DALLAS - AUGUST 22: Secondary coach Dave Campo of the Dallas Cowboys during a preseason game against the Houston Texans at Texas Stadium on August 22, 2008 in Irving, Texas. (Photo by Ronald Martinez/Getty Images)
Probably the most entertaining aspect of Sunday's 7-6 sleeper between Washington and Dallas, at least until the final, game winning drive, was the sideline scuffle between cornerback Terence Newman and secondary coach Dave Campo. Campo yelled, Newman yelled, shoving ensued and it was over--still decidedly better television than Roy Williams dropping balls over the middle and referees struggling with might to grasp a replay call, but Balboa-Creed II it wasn't.
Wade Phillips was blase about the episode on Monday, saying that this sort of thing is to be expected over the course of a football season. "That's normal. It happens a lot, sure," Phillips said, yesterday. "And you're looking at it from one side where you don't know what's going on."
Granted; so what exactly is going on?
Well, Wade wouldn't go quite that far.
"There is, that's what I said," Phillips said. "I don't need to go into detail of who said what, what happened to who, all those things--he said, she said. There wasn't anything big that happened that made a difference. We worked out what we had to work out on the sideline, and that's what we normally do. And that's what happens with a lot of teams a lot of times."

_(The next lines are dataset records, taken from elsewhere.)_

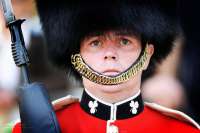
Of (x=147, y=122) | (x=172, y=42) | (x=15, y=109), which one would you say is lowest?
(x=15, y=109)

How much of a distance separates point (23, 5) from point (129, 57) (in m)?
1.05

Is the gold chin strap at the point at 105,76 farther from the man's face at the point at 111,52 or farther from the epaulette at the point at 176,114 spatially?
the epaulette at the point at 176,114

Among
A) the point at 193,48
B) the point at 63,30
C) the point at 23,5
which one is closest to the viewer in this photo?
the point at 63,30

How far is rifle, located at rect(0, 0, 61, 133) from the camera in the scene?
105 inches

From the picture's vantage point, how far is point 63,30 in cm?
284

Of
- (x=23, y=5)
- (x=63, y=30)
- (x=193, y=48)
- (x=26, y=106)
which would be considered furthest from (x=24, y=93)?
(x=23, y=5)

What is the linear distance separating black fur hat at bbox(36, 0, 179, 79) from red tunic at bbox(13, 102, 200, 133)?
0.17 meters

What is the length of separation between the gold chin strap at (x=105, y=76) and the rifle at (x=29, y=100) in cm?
15

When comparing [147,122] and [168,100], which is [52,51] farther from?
[168,100]

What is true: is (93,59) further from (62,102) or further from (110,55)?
(62,102)

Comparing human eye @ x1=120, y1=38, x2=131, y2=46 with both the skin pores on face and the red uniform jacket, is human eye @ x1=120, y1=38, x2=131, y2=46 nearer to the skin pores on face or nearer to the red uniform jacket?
the skin pores on face

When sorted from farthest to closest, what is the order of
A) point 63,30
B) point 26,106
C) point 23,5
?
point 23,5, point 63,30, point 26,106

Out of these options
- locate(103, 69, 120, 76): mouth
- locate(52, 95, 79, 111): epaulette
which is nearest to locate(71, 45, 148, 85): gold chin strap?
locate(103, 69, 120, 76): mouth

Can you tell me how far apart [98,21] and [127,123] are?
1.11 ft
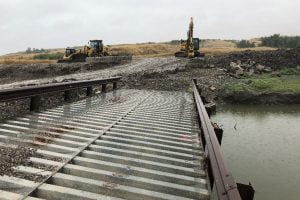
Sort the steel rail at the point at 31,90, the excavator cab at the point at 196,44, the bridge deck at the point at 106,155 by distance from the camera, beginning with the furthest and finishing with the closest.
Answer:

While the voyeur in all of us would love to know the maybe-juicy details on this one, Wade is right on both counts. The fact is, these things do happen in the NFL with a fair regularity. Disclosing the details--airing the team's dirty laundry--would only prolong the potential distraction of a story.
In all likelihood, Newman's blown coverage on a long third down conversion was at the heart of the scrape; but with Phillips' refusal to indulge us, it appears we'll never know for sure.